- Given problem:
Reproduce only the lines that run from the line with "How far away from" to the last line of the material, both ends included, exactly as they appear.
═══ Data for the task ═══
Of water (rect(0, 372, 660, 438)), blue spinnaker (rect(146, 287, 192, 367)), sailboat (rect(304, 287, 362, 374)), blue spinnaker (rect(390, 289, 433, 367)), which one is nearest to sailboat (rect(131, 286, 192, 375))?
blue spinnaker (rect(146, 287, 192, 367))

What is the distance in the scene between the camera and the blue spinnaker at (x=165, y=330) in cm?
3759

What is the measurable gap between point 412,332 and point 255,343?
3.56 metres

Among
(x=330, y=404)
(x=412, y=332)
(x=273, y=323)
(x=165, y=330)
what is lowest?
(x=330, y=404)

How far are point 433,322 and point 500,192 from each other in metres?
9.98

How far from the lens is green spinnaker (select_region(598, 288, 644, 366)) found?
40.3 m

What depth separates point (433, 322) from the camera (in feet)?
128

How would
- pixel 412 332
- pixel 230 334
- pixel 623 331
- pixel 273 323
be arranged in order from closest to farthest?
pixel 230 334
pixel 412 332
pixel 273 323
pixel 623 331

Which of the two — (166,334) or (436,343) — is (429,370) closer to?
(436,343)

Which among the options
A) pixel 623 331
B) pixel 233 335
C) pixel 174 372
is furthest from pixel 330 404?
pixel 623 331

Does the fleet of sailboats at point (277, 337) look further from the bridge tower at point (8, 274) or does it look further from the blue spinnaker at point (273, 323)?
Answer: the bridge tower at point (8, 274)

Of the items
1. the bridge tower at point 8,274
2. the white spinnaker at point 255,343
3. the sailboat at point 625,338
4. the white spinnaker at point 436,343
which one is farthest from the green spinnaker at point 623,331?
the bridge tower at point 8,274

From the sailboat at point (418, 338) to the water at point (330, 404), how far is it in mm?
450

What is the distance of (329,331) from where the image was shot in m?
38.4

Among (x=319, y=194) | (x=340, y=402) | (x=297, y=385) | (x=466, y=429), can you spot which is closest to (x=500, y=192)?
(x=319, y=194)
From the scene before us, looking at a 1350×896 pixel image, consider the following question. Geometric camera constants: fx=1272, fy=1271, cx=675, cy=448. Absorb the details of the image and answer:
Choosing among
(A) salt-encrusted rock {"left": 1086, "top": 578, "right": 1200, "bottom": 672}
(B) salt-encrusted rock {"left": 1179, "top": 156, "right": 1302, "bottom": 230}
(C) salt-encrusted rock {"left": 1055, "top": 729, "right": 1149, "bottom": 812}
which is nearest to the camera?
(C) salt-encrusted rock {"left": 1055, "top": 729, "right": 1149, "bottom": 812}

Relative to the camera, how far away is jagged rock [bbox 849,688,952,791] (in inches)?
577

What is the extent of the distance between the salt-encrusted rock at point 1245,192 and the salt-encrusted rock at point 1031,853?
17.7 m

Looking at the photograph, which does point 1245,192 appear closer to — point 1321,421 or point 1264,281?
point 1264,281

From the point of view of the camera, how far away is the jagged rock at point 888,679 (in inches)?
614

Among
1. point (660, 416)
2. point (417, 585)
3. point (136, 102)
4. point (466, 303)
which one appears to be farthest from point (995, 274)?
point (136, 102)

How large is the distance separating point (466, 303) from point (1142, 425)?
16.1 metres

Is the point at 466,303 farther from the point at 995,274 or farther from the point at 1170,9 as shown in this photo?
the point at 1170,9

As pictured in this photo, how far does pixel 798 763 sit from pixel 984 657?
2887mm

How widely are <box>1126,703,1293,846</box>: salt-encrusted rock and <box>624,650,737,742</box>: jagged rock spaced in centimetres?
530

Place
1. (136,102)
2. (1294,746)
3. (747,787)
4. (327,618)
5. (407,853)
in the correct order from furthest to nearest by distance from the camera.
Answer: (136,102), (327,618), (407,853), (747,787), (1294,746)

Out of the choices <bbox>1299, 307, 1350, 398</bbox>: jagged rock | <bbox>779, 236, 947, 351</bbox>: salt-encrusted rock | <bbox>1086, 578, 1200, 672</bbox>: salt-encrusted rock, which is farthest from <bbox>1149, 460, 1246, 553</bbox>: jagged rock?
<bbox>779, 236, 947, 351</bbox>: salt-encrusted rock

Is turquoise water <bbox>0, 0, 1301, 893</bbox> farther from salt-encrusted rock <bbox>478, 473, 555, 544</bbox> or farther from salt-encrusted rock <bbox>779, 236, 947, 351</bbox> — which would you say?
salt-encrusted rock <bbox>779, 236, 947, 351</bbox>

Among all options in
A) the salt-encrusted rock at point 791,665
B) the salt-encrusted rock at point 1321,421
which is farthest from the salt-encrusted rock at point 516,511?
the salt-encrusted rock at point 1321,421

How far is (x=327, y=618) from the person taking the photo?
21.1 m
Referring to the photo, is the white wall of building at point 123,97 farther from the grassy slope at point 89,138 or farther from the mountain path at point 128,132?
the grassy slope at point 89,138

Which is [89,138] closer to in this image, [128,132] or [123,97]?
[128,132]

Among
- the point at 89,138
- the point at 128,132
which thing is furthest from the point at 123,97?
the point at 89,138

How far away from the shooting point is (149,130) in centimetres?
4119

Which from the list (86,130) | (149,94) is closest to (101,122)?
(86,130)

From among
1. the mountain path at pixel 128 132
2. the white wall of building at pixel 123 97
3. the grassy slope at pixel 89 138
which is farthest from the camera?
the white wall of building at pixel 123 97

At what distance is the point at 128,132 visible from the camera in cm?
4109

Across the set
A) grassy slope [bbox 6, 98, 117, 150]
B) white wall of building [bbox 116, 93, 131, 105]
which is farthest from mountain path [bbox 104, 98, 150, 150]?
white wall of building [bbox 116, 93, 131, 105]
═══
- Answer below:
How far away from the shooting point is (149,130) in centimetres?
4119

Which from the list (86,130) | (149,94) is closest to (101,122)?
(86,130)

From among
1. the mountain path at pixel 128 132
2. the white wall of building at pixel 123 97
3. the grassy slope at pixel 89 138
which is farthest from the camera?
the white wall of building at pixel 123 97

At what distance is the point at 128,132 visible from the camera in cm?
4109

Across the set
A) grassy slope [bbox 6, 98, 117, 150]
B) white wall of building [bbox 116, 93, 131, 105]
which is farthest from mountain path [bbox 104, 98, 150, 150]?
white wall of building [bbox 116, 93, 131, 105]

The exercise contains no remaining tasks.